The review is likely to promote three tax options for the Chancellor:
- Raise CGT rates
Scrapping the lower rate or combining the rates into one higher rate could be in the Chancellor’s mind
- Abolish or adjust CGT reliefs and allowances
CGT reliefs for landlords include the cost of buying and selling, improvements and some other costs which minimise the tax bill
- Bring other assets into the CGT regime
The rules could extend to the disposal of private homes in the same way as stamp duty is charged on the purchase
The Chancellor can mix any of the option or even scrap CGT in favour of a broader wealth tax.
Some countries impose an annual tax charged as a percentage of personal wealth. This is seen as fairer than CGT by many. Similar taxes already exist in Norway, Spain, and Switzerland
An in-depth review by think-tank the Institute for Public Policy Research (IPPR) in September 2019 called for slashing the annual exempt allowance to £1,000 a year and landlord CGT rates pushed to as high as 45%.
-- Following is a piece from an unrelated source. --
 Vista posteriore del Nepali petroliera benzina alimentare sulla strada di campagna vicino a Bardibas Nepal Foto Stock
Those proposed changes would raise up to an extra £90 billion for the government over five years.
When could CGT rules change?
Other tax reviews have taken nine months or more, so it seems unlikely CGT rules will change a lot in the Chancellor’s Autumn Statement, which is expected in November.
What should landlords do?
Making sweeping changes to the structure of a property portfolio is expensive and probably self-defeating until the Chancellor reveals any tax changes – and he may decide to do nothing.
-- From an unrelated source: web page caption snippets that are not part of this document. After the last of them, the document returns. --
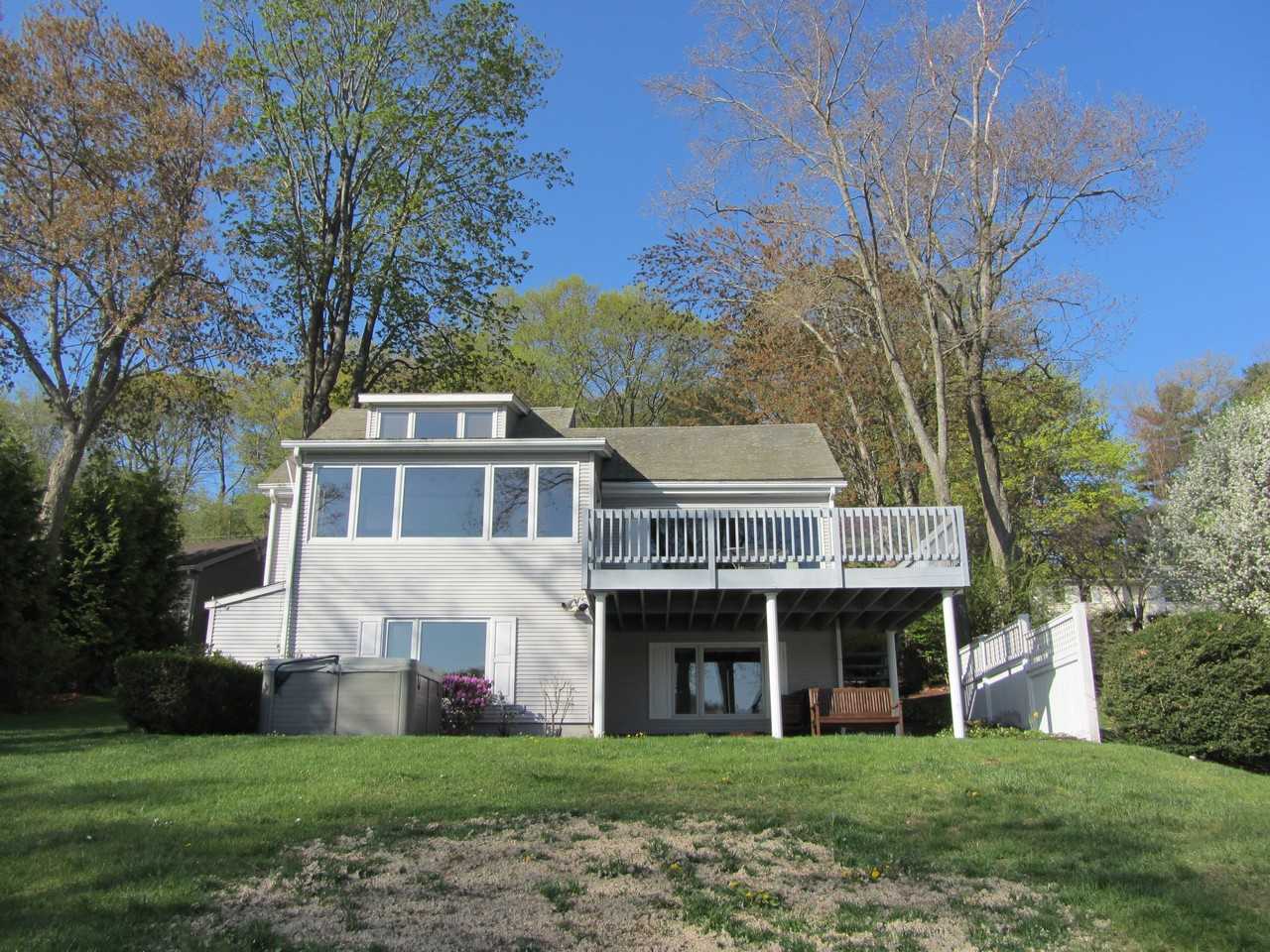 88 N Lake Shore Dr - Photo 2 of 49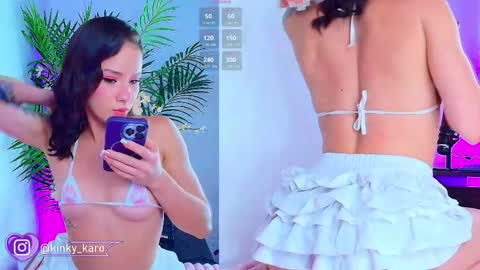 Snapshot of kinky_karo chatting on 11/24/25, 01:22 online show from 11/24/25, 01:22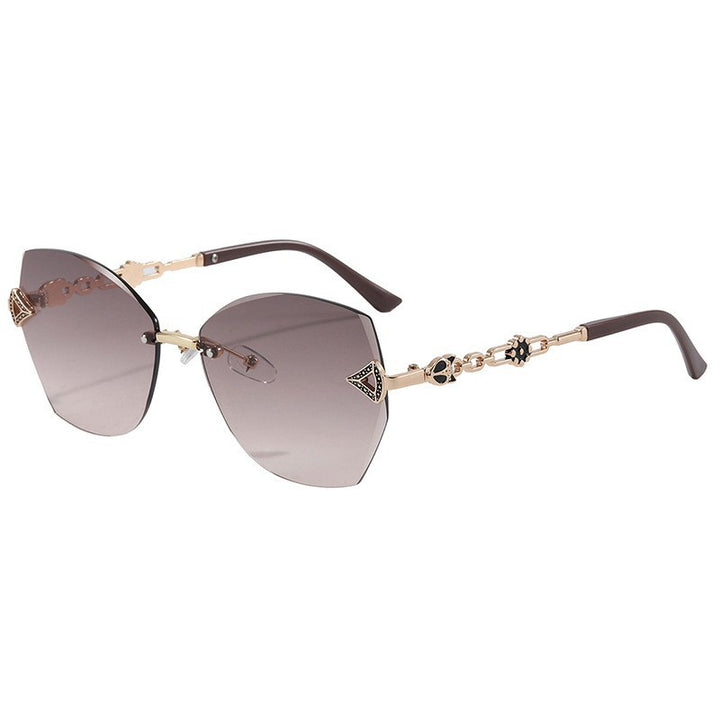 Elegant Geometric Statement Sunglasses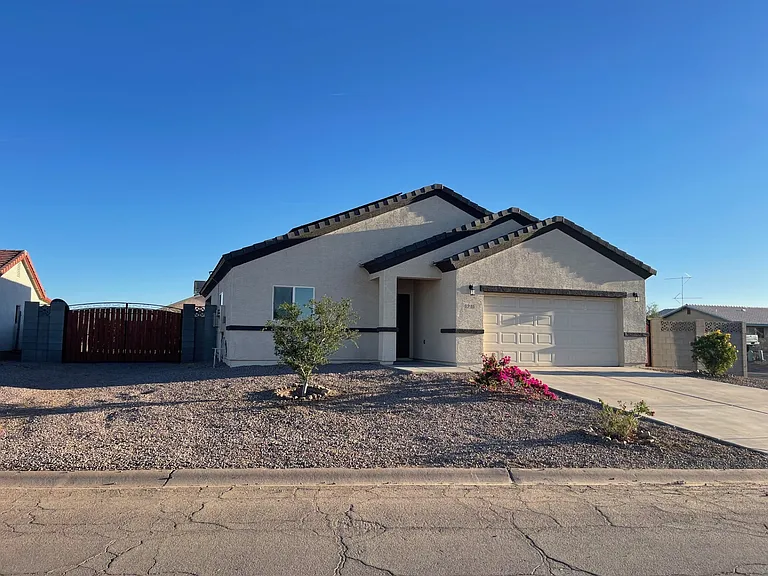 9216 W Oneida Dr — Photo 10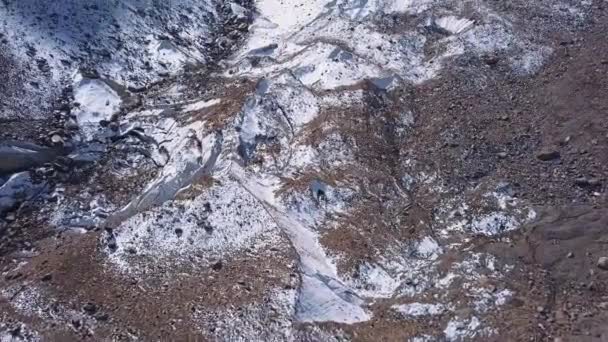 A légi felvétel a gleccser hatalmas darab fagyasztott jéggel és rock, felülnézet — Stock videók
One cost-effective area to look at is if changing property ownership ratios between spouses is worthwhile.
CGT transfers between spouses are tax-free and can save money for couples if one is a basic rate income taxpayer and the other a higher rate taxpayer.
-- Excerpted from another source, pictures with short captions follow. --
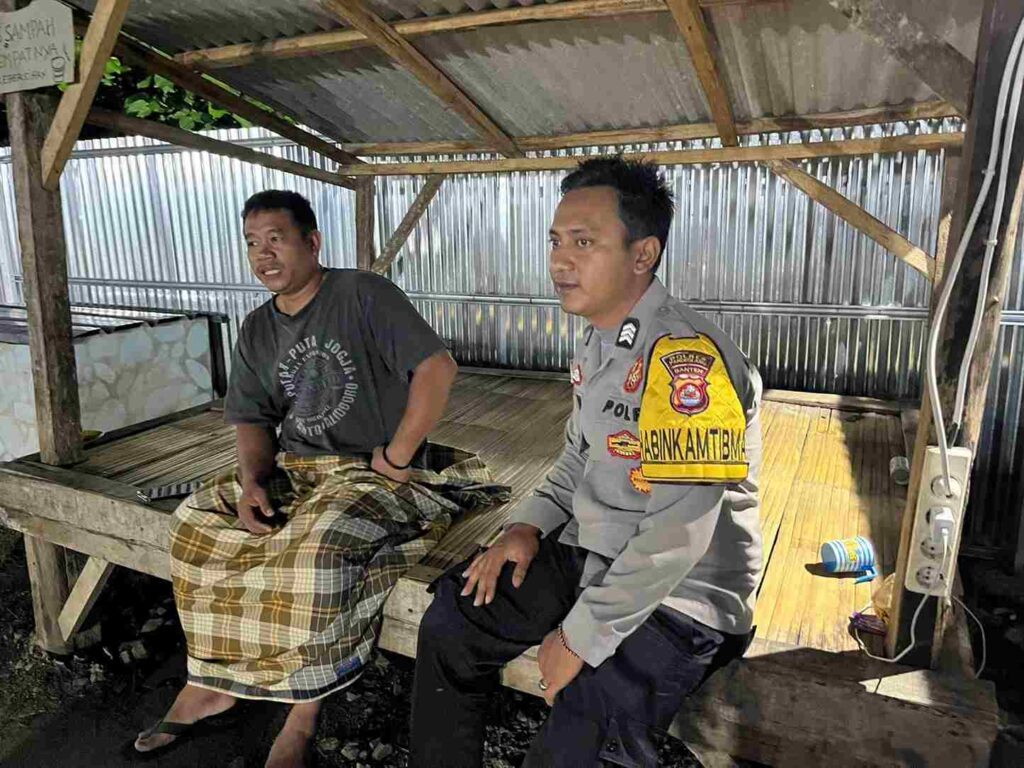 Melalui Sambang DDS, Bhabinkamtibmas Polsek Cikeusik Polres Pandeglang Ingatkan Warga Segera Laporkan Setiap Gangguan Kamtibmas 2 WhatsApp Image 2026 07 24 at 20.50.56 11zon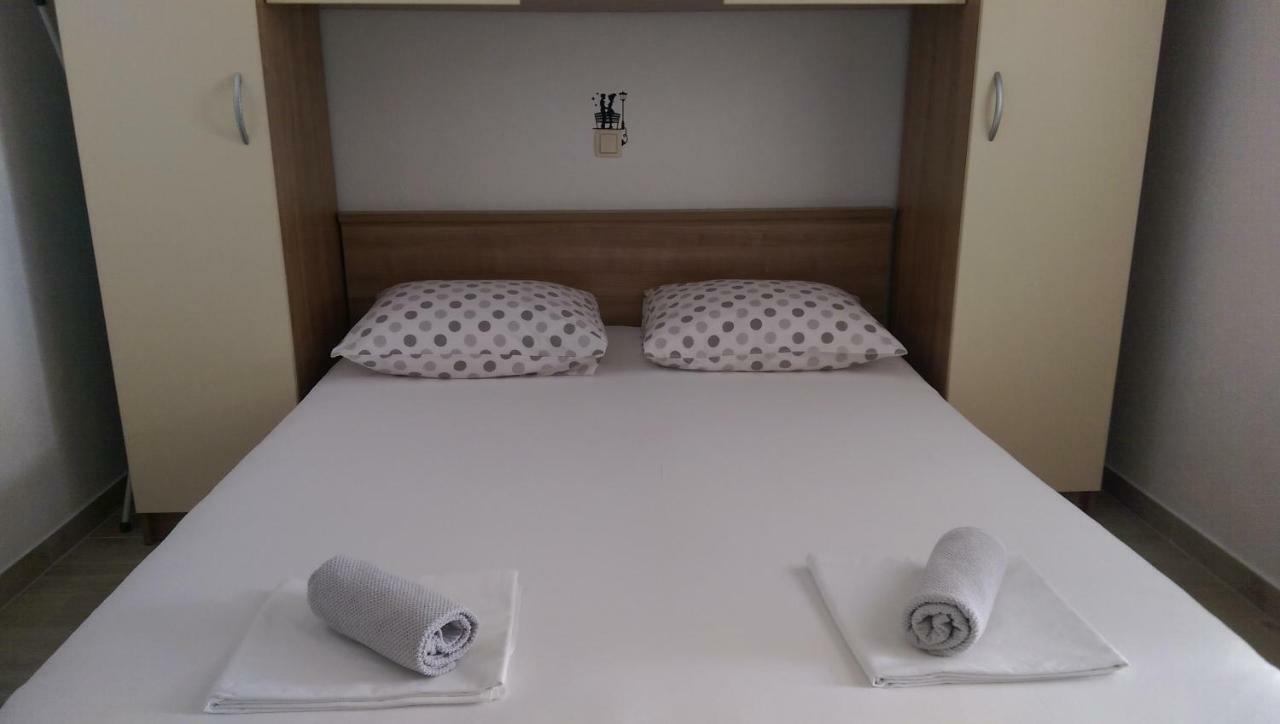 Apartmani Dina Makarská Exteriér fotografie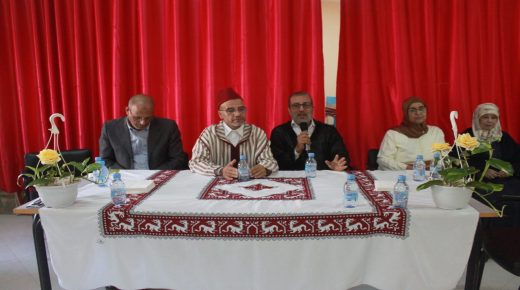المجلس العلمي يكرم الأستاذ سعيد قداش مدير ثانوية المصب الإعداية بأزمور بمناسبة اليوم العالمي للمدرس وذكرى المولد النبوي الشريف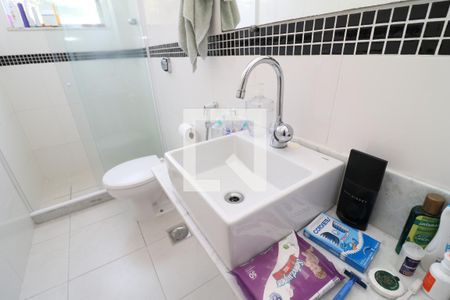 Apartamento à venda com 75m², 2 quartos e 1 vagaBanheiro Social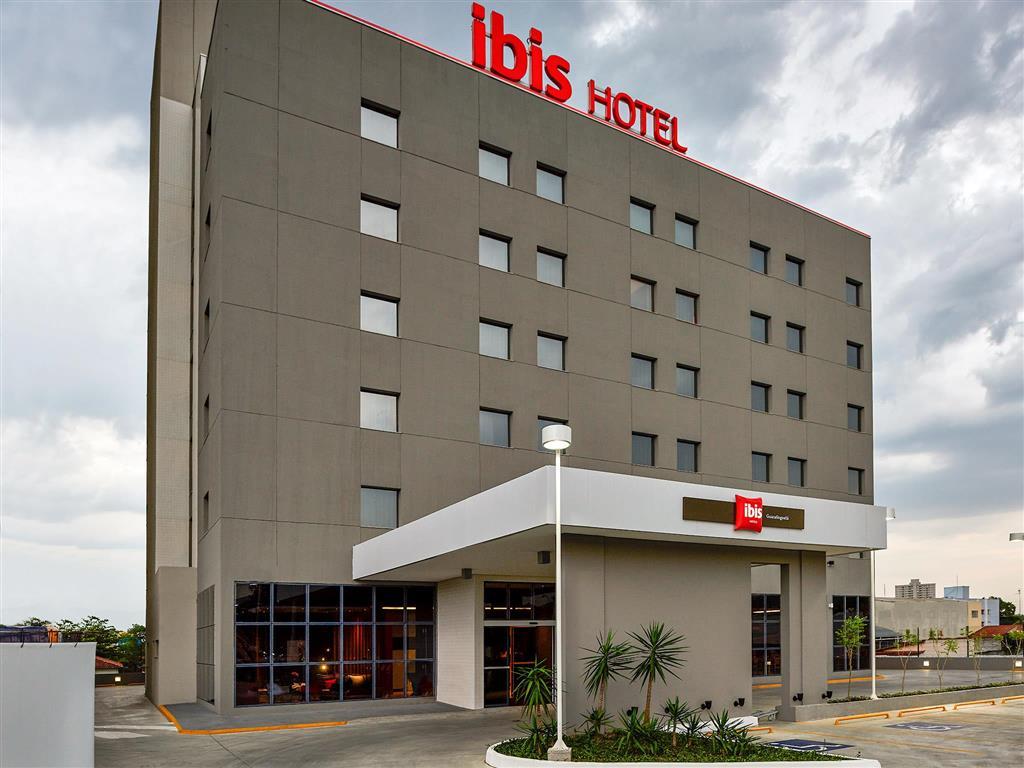 Отель Ibis Guaratingueta Aparecida - Circuito Da Fe Экстерьер фото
For landlords thinking about moving their property business into a corporate structure, making the leap now is tempting as companies pay no CGT on gains. Instead, gains come under corporation tax rules.
CGT review for landlords explained FAQ
Here are the answers to the most asked questions from landlords about the Office of Budget Responsibility’s CGT review:
What can landlords do to protect their profits?
The CGT review only affects gains on property sales and not profits from rents. Until the Chancellor announces the changes, landlords should sit tight as he may decide to leave things as they are.
Will any CGT changes impact non-resident landlords?
Landlords living abroad follow the same CGT rules as those in the UK and this is unlikely to change.
How do landlords work out CGT?
HMRC has an online CGT calculator that gives a broad view of how much CGT a landlord is likely to pay on a property disposal. Beware – you will need some information about claiming reliefs and allowances to get an accurate forecast.
Why is the Chancellor tinkering with CGT?
Rishi Sunak needs all the money he can raise from taxes to bankroll government borrowing during the COVID-19 crisis and to pay for planned infrastructure projects.
Making the wealthy pay more tax is also popular with voters.
How can landlords have a say about the review?
Once the review ends, the government is likely to consult on any major changes to the rules. The consultation will be open to the public to comment.
Meanwhile, landlords can write to their MPs or the Chancellor. The OBR sometimes runs consultations as well.